Katherine’s got the con. And there’s little doubt about the pilgrimage she’s planning.

Our new Presiding Bishop’s a mover and a shaker is she, and in spite of all the liturgical theater and whoop-de-doo at the National Cathedral this past weekend, her pastoral and prophetic presence turned us once again back into the Way.

The church is our home, she assured us, and home is the place from which we can never be turned away from seeking our rest in God. And we are the saints, she affirmed, who live and discover ourselves there to be sent out on fire to “get lit” and preach good news to the poor, to proclaim release to the captives and recovering of sight to the blind, to free the oppressed, to proclaim the acceptable year of the Lord. One could sense deeply there our Lord’s own awareness of those words from Isaiah being fulfilled and of our new PB’s intention to follow his lead.

Calling her fellow nominees for presiding bishop to join her, they together blessed the waters of baptism as we all renewed our Baptismal Covenant, the profound and inclusive Gospel brevity of it, and once again were commissioned into its service.

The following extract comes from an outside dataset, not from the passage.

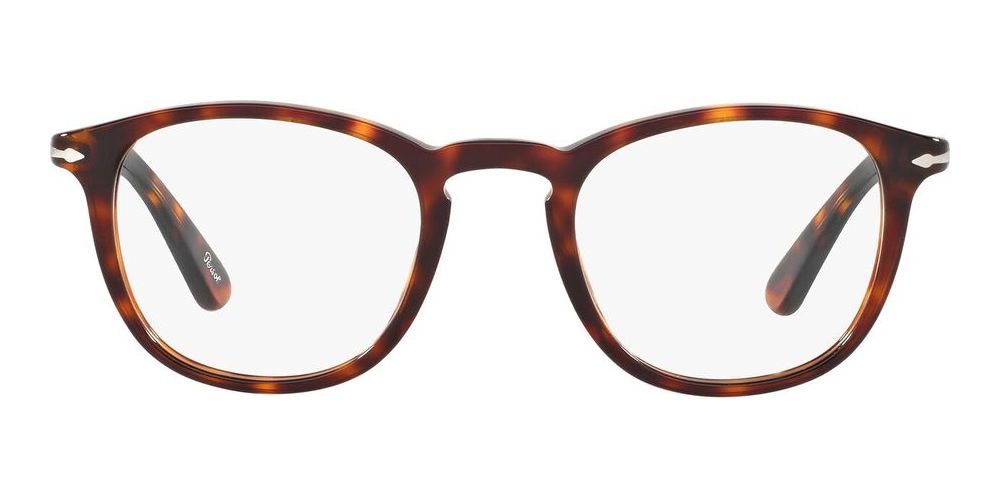 GALLERIA '900 PO 3143V Havana Geometric Eyeglasses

A veritable spiritual ground swell moved through the thousands of us there as we burst into applause and cheers on her departure.

November 3, 2006

Matched

CP and I might not seem an all-that-oddly matched Mr and Mrs, being a librarian and a parson. But as I read somewhere about another pairing, ours is not just a marriage, it’s an adventure that includes a marriage and a two-person cultural exchange program. She’s a midwesterner. I’m a Texan. She’s opera. I’m jazz. Only she’s more jazz than I’m opera, and she’s a real musician. I’m a cornet player.

In an effort to shape up this cultural exchange, I just finished my first two days as a preschooler in her rehab program that she’s been at for nearly two years. One of the trainers greeted me right off, “Trying to catch up?”

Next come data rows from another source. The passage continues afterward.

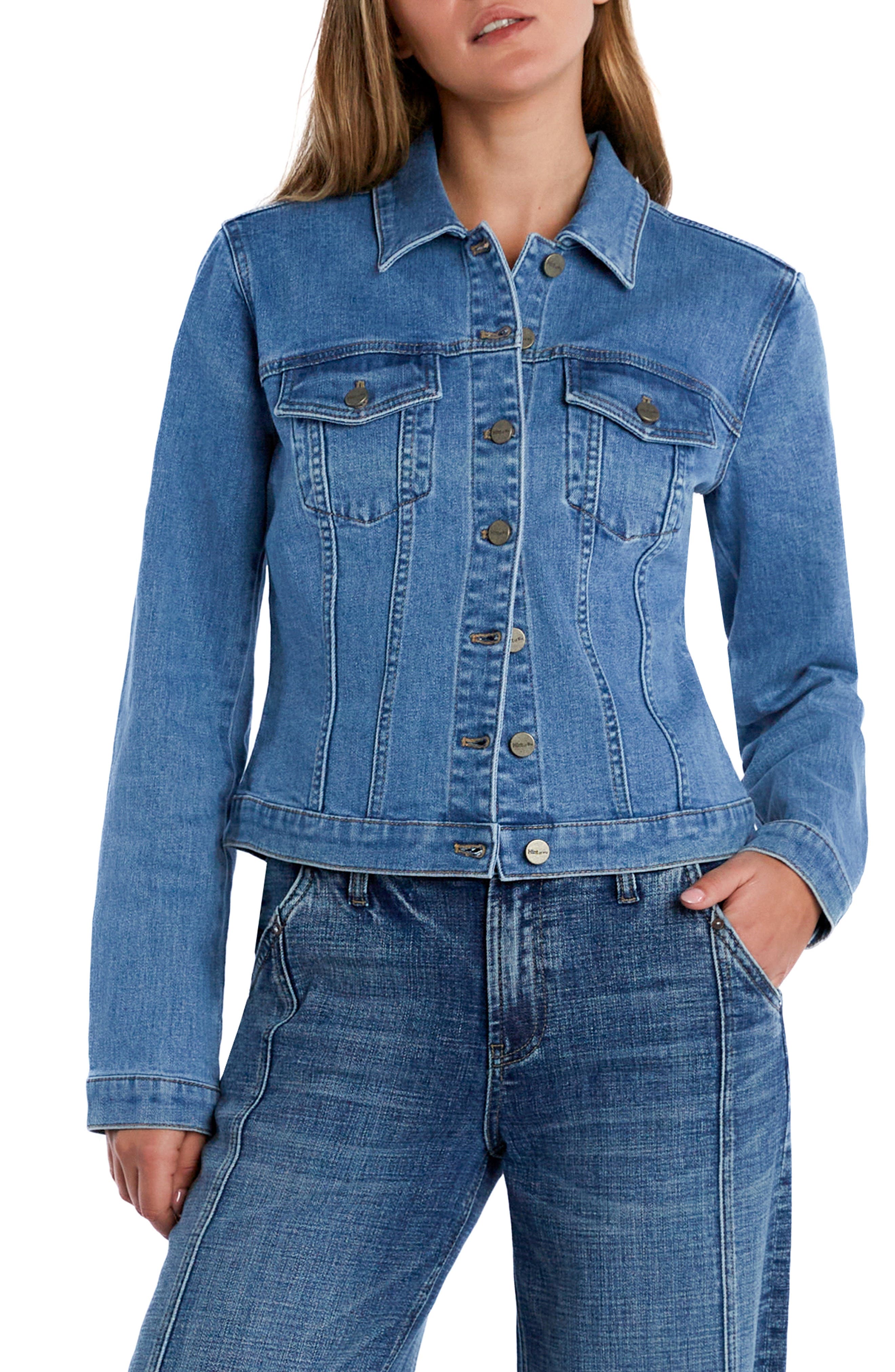 Sleek Stretch Denim Trucker Jacket - image 5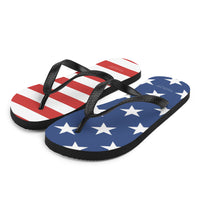 Autumn LeAnn Designs® | Adult Flip Flops Shoes, Stars & Stripes American Flag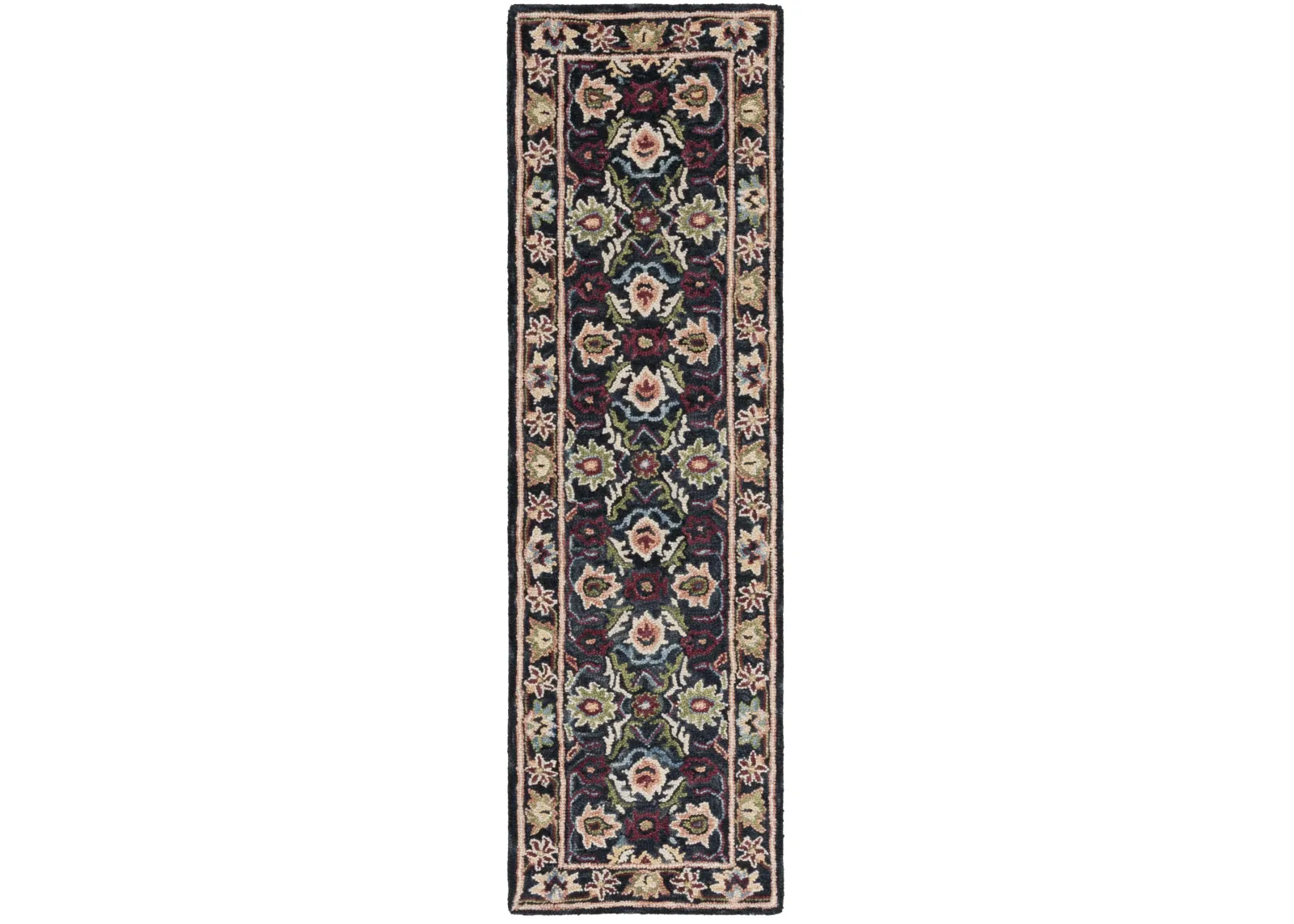 BLOSSOM 691 BLACK  2'-3' x 8' Runner Rug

What could I say? Actually not a lot, for I was already out of breath and hardly able to get from the stationary bike to the rowing machine. “Cool down” meant, I thought, a comfortable chair and a doughnut. It was instead “three laps before the next event.”

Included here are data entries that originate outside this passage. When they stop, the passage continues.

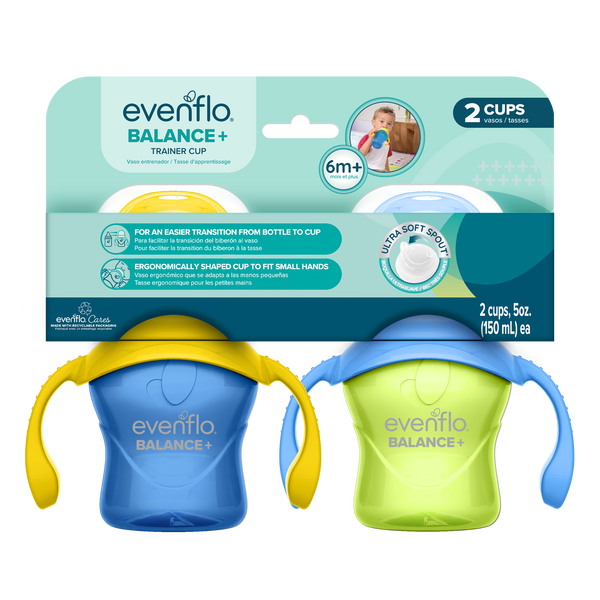 evenflo advanced transitions Balance Trainer Cups Blue / Green 5oz
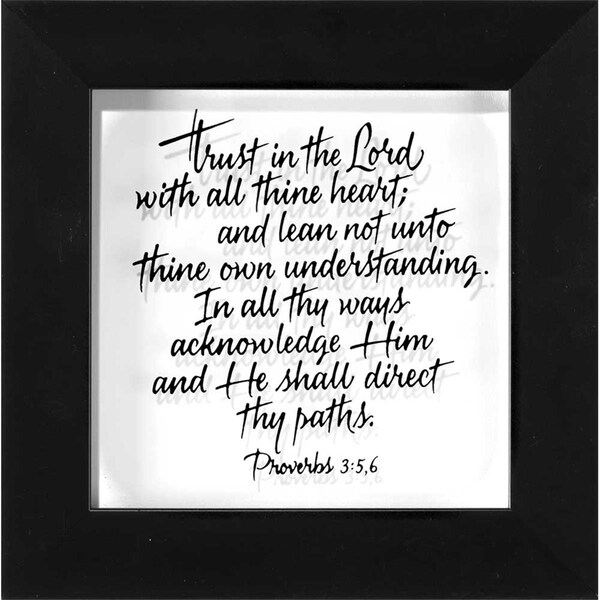 Dicksons Trus in the Lord Proverbs 3- 5-6, Framed Wall Art - 20B-66-305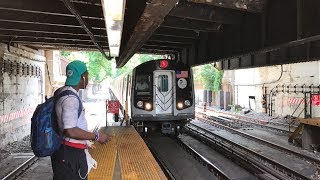 NYC Subway HD 60fps RARE Kawasaki R160B N Train Via Brighton  Newkirk Plaza 62917 [upl. by Nuahsed]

It’s been a while and a few pounds since Uncle Sugar’s naval aviation cadet jock-o preflight training. But my memory’s not so geriatrophied that I can’t recall all the similarities. I suppose I might be grateful that there’re still enough organic processes and phenomena left in place and in reasonably proper order to lever back into shape. I’m on my way, but I sure hate to be a sore winner.

Non-seq: We’re off today to PB-elect Katharine’s big whoopdedoo at the National Cathedral Saturday and Sunday. I’ll be reporting to you from the South Transept where I’ll be embedded in the liturgical two-step with all those big-time press worthies. Watch the headlines.

November 2, 2006

Reminder

All Souls’ Day

In our church’s liturgy, we pray for the dead. Some folk find that morbid and distasteful. At the least, maybe even pagan. Whatever, it doesn’t stop us. In my case, the older I get, the longer the list.

From the tenor of the prayers, praying for those who have died in this life and gone on to another or wherever is often like putting in a good word for them with God (as if I had any influence!) or it’s like asking them that if they can find one to put in a good word for me.

Rather does it seem to me — and this is where the nourishment is — that praying for the dead reminds me of how connected we were in ever being acquainted in the first place, let alone really knowing each other, and, maybe more importantly, how connected we continue to be, acquainted or not. The same thing’s true in praying for anybody, alive or dead, even me.

We sing “with all the saints who from their labors rest,” but I hope they don’t enjoy all that leisure so much that they forget who I am and maybe will send a note now and then saying something like, “Having wonderful time. Wish you were here.”

November 1, 2006

Sneeze

All Saints Day

In his holy flirtation with the world, God occasionally drops a handkerchief. These handkerchiefs are called saints. (Buechner, “Wishful Thinking,” p 83)

Everybody has met a saint at one time or another, accidentally, because we weren’t paying all that much attention, or unexpectedly, because we weren’t all that much curious. Watch for them. It’s like when you sneeze and out of nowhere God blesses you.